Structural teleworking and flexibility have a lot to do with motivation and retention of staff. From different studies (ref Robert Half), we observe some interesting overall tendencies: for example, that almost 50% of employers notice increasing voluntary departures of employees nowadays compared to before the pandemic and about one third of employers are preoccupied by retaining their staff. The pandemic has changed the system of values: culture and soft skills have become predominant. An agile work environment, encouraging flexibility and adaptability to one’s needs, can better support this shift and retention of talents.

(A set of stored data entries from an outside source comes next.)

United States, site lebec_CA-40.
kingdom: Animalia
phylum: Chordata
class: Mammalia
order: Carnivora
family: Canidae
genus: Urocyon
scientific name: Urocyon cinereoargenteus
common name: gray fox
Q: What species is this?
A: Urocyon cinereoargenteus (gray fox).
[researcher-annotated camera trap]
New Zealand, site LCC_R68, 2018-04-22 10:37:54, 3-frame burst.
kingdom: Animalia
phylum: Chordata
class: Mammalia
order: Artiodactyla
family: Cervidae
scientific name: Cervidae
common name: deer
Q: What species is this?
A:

We should respond to the instability brought by the pandemic with the stability of a clear framework for teleworking. Change is not an everlasting situation, but rather a glimpse of what the future requires. And we know now that we must remain ahead of the curve by adding flexibility to the working arrangements. If we want to build associations that are time-proof, with both and solid governance structure and talented staff that are apt to face future challenges, we must add flexibility to the equation. Staff Retention is essential: the right salary is necessary but is not sufficient.
Allowing for positive working environment, for mobility and flexibility is of paramount importance. Being empowered to work in several environments and according to changing needs – facilitating at times networking and brainstorming, and at times a better use of time and coordination with other activities – is invaluable.